▸ Data to examine
————

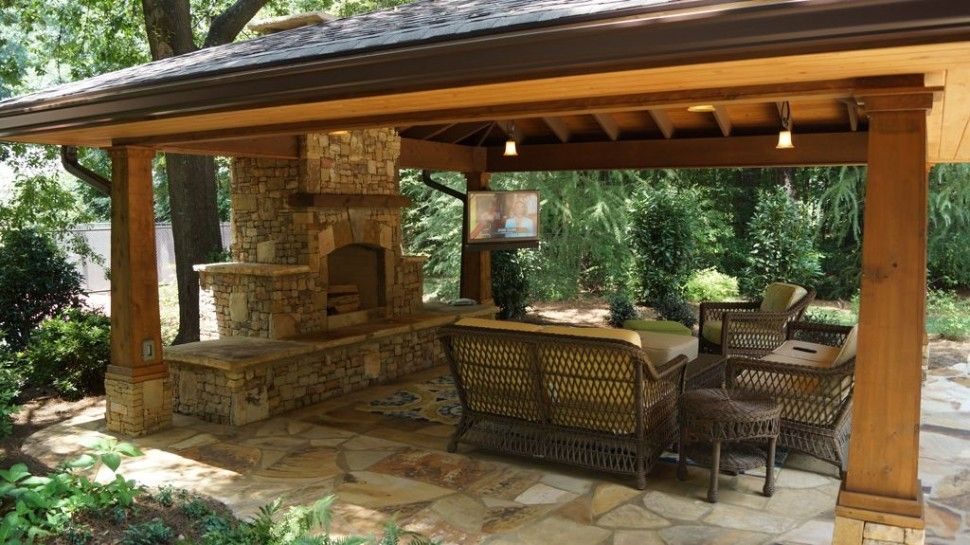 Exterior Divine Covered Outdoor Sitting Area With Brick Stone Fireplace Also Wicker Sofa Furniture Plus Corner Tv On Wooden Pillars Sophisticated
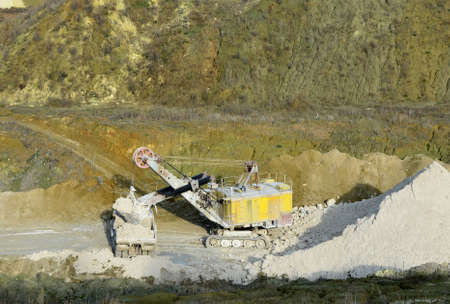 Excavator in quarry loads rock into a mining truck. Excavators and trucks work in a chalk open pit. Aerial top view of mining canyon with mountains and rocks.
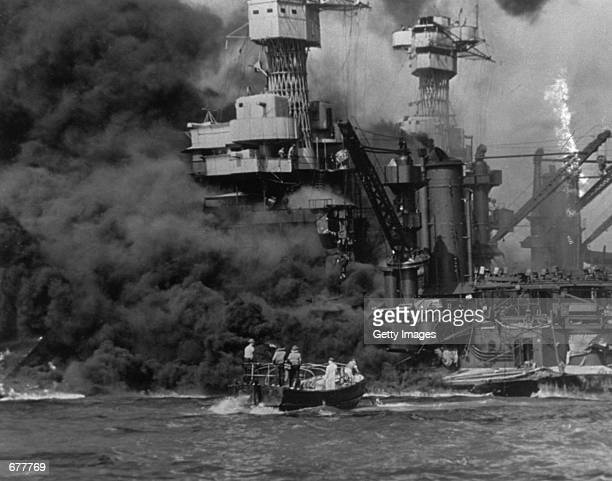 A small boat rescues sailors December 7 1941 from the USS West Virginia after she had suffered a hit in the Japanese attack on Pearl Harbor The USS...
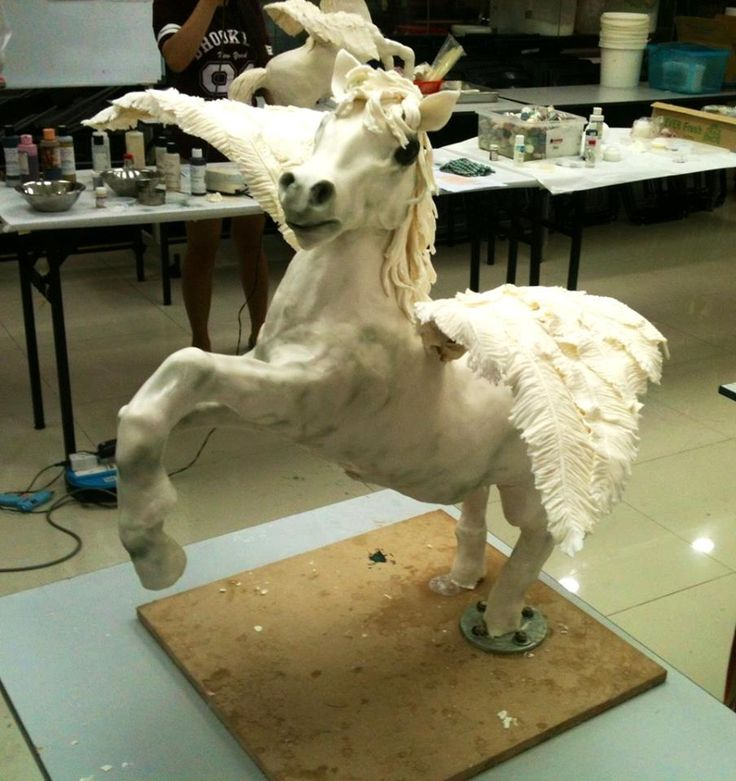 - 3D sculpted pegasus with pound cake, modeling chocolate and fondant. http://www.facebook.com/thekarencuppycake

————

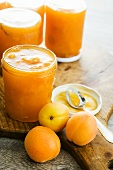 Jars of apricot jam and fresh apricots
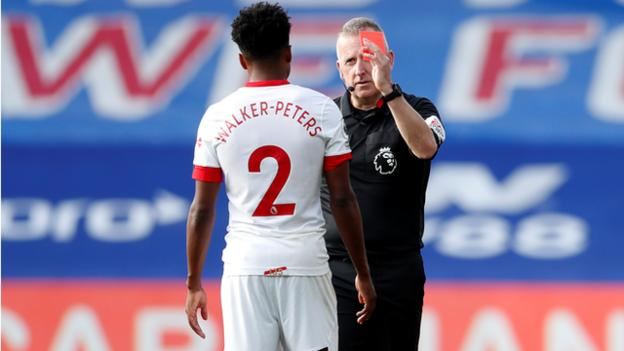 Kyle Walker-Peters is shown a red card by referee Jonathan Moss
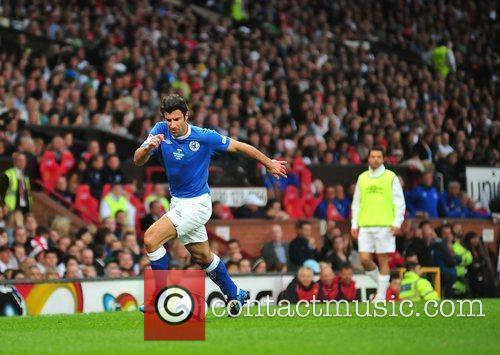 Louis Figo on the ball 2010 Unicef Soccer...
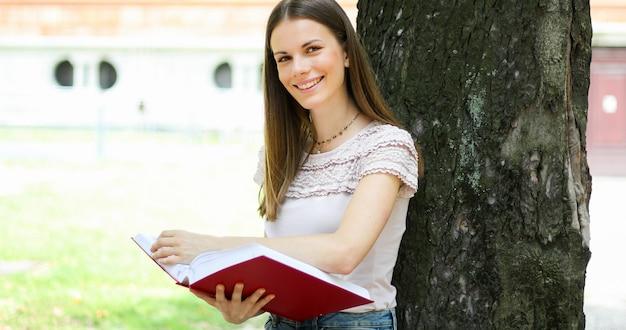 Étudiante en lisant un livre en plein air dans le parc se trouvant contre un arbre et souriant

————

▸ Description of the task
Nothing but the lines from the one with "Kyle Walker-Peters is" to the one with "Étudiante en lisant" above, both included, should be transcribed, exactly and without pictures.

▸ Written response
 Kyle Walker-Peters is shown a red card by referee Jonathan Moss
 Louis Figo on the ball 2010 Unicef Soccer...
 Étudiante en lisant un livre en plein air dans le parc se trouvant contre un arbre et souriant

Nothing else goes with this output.